*Extracted text*.
§

A mutual fund manager has a $20 million portfolio with
a beta of 1.55. The risk-free rate is 3.00%, and the market risk
premium is 4.5%. The manager expects to receive an
additional $5 million, which she plans to invest in a number of
stocks. After investing the additional funds, she wants
the fund's required return to be 18%. What should be
the average beta of the new stocks added to the portfolio? Round
your answer to two decimal places.

§

*Data provided*.
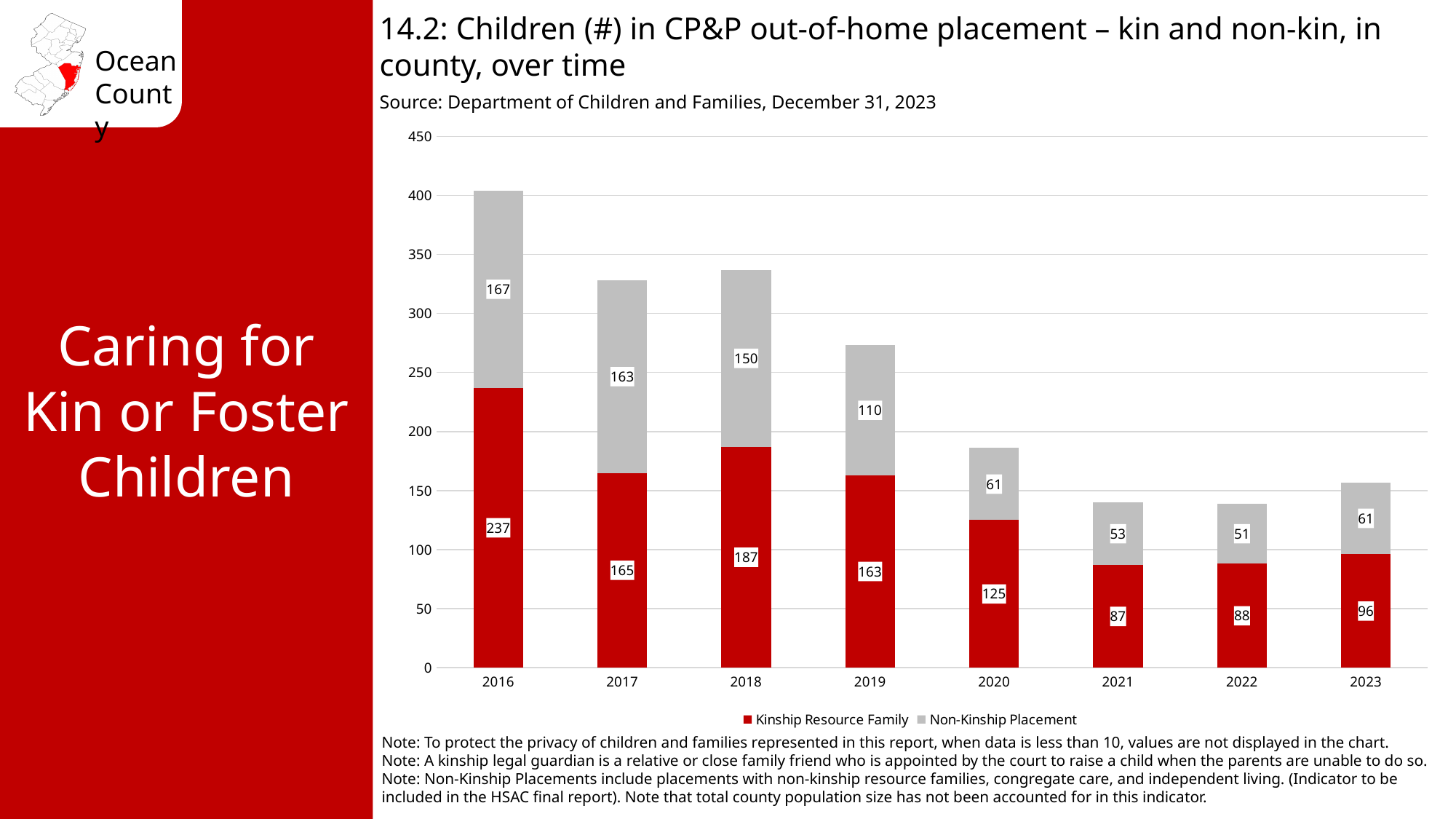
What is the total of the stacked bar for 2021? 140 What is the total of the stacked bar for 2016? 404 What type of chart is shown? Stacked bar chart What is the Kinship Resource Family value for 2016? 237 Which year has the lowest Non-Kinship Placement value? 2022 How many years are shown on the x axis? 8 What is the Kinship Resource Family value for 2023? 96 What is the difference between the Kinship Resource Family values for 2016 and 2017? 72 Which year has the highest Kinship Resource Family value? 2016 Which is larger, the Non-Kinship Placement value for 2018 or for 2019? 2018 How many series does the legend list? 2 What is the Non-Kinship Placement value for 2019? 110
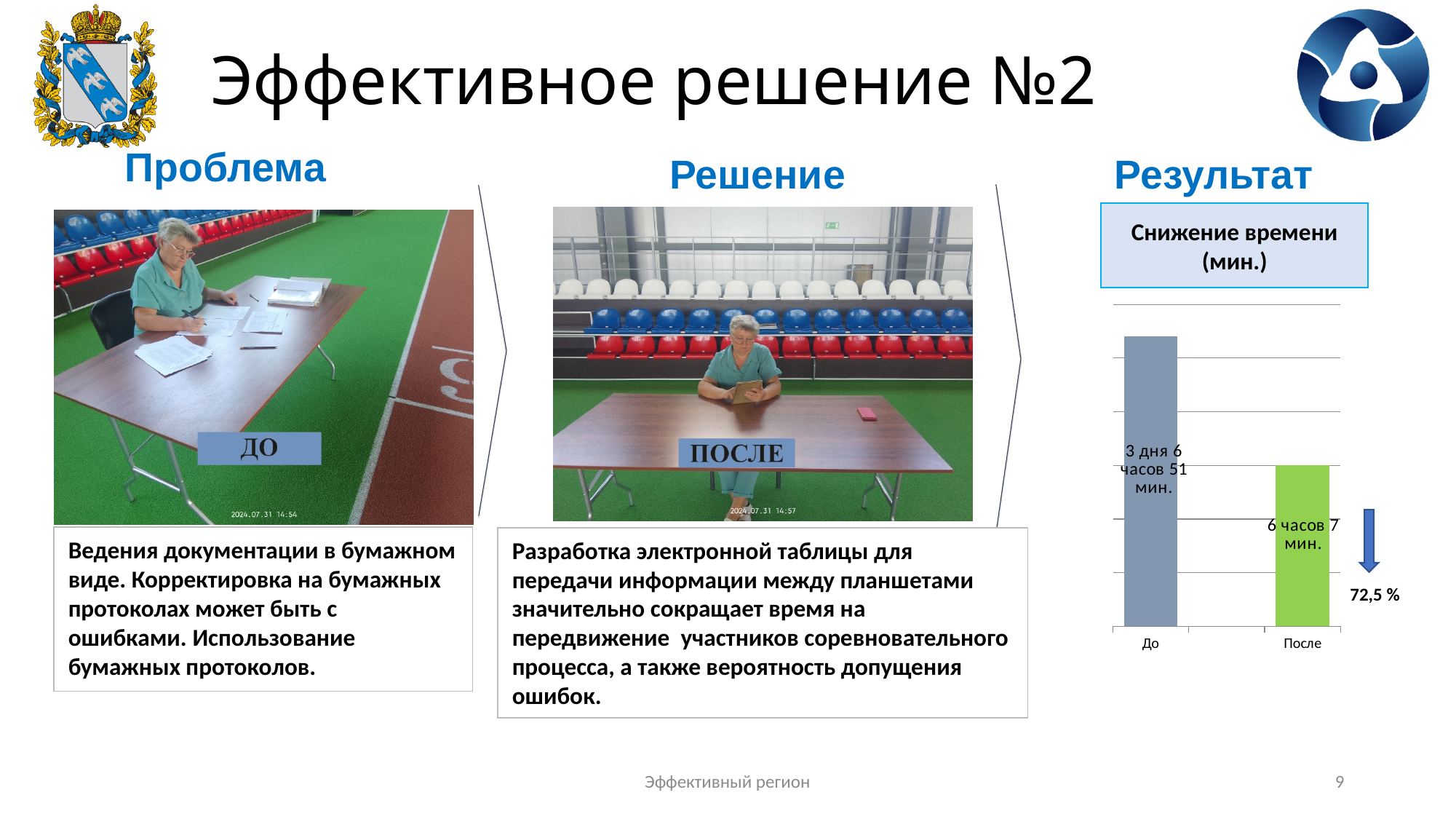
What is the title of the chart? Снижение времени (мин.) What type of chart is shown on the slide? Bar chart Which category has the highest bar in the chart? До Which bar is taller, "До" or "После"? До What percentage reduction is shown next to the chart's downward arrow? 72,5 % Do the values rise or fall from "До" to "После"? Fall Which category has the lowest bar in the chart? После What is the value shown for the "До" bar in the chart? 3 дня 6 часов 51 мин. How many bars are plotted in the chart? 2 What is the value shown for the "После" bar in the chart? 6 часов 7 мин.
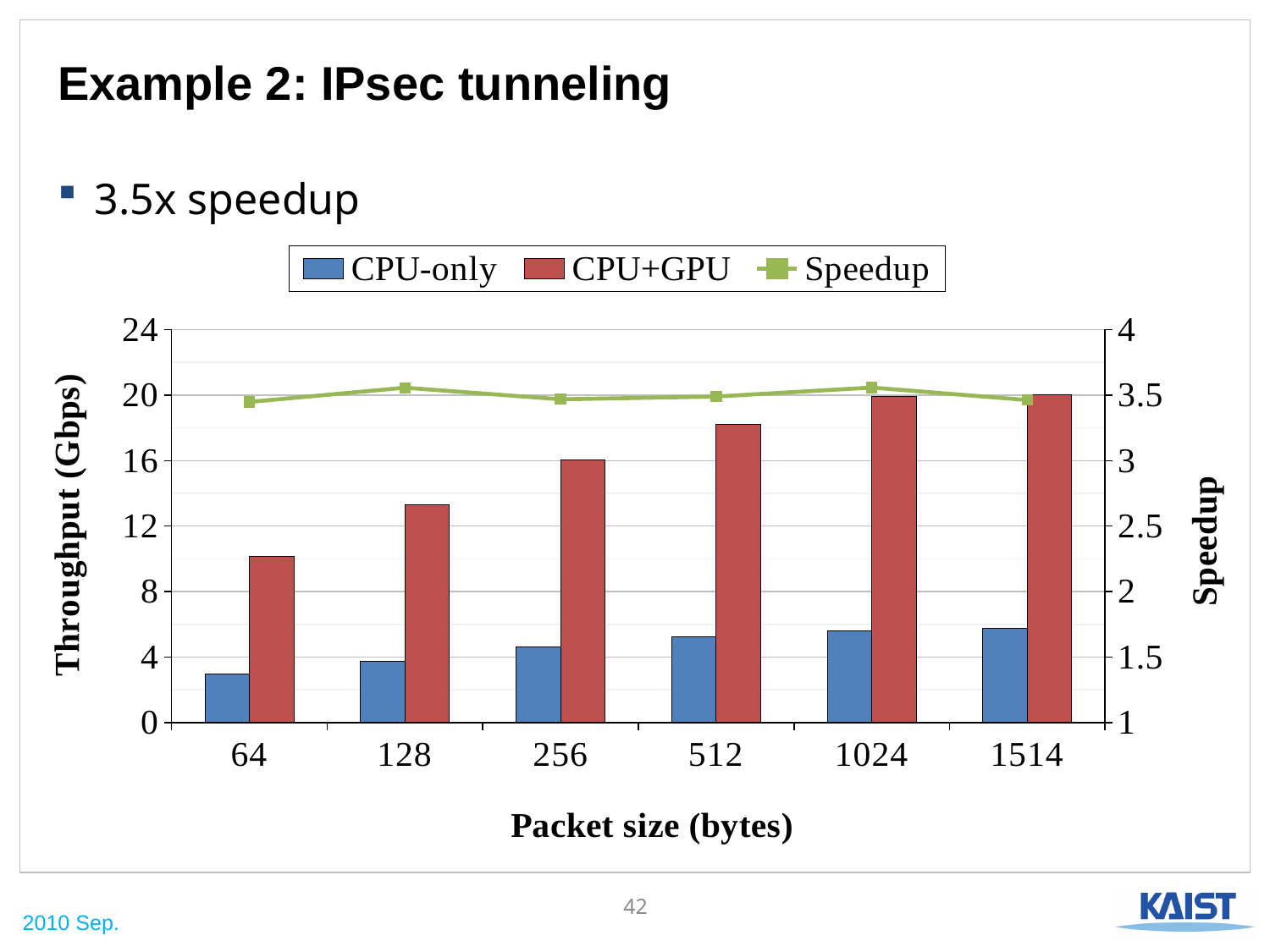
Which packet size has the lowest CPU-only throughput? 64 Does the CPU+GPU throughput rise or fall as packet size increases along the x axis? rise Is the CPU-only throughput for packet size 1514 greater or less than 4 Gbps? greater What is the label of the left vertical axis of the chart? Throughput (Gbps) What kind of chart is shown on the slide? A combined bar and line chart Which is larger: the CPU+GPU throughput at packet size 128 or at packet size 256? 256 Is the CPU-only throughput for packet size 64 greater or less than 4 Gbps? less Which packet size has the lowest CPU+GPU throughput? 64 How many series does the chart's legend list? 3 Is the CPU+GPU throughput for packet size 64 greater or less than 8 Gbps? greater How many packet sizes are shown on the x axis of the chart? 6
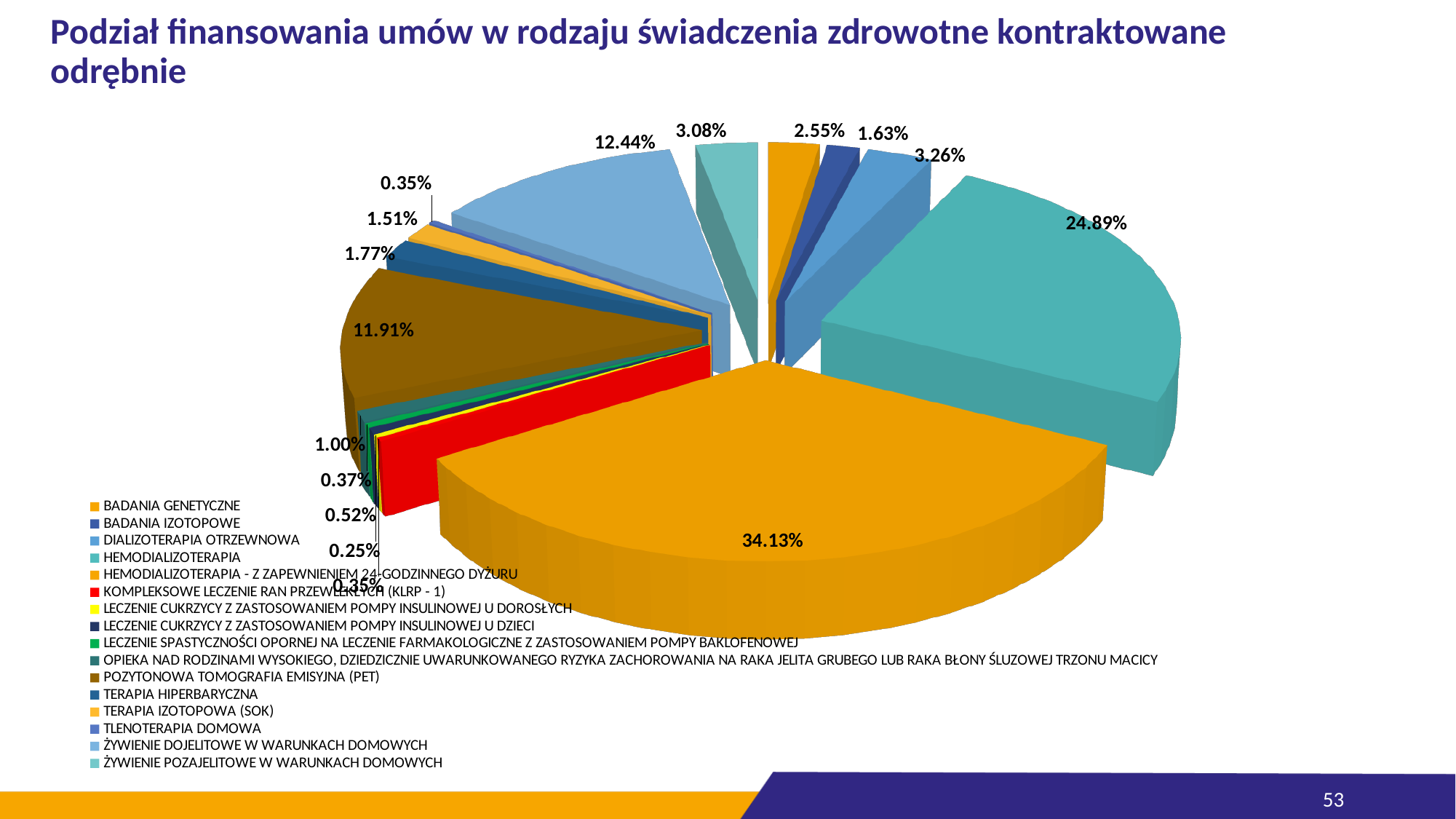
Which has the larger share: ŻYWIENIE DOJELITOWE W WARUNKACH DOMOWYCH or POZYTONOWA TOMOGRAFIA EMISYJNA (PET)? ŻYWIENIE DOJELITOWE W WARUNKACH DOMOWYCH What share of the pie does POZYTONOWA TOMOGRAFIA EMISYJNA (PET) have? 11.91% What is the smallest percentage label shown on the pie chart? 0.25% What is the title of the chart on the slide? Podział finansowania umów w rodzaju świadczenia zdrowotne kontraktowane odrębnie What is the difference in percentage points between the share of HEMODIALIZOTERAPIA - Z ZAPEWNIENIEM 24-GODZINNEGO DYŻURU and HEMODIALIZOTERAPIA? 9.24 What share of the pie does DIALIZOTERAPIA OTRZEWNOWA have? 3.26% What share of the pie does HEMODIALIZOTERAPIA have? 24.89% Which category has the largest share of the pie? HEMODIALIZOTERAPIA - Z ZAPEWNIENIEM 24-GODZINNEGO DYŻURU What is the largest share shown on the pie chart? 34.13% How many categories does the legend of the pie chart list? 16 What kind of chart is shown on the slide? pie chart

§

*Try it*.
Please decide whether each statement below agrees with the portfolio problem, answering yes or no and quoting the words of the problem that settle it. (a) The existing portfolio is worth $20 million. (b) The market risk premium is 3.00%. (c) The manager intends to put the additional $5 million into a single stock.

*Task response*.
(a) Yes: "A mutual fund manager has a $20 million portfolio"
(b) No: "The risk-free rate is 3.00%, and the market risk premium is 4.5%."
(c) No: "which she plans to invest in a number of stocks"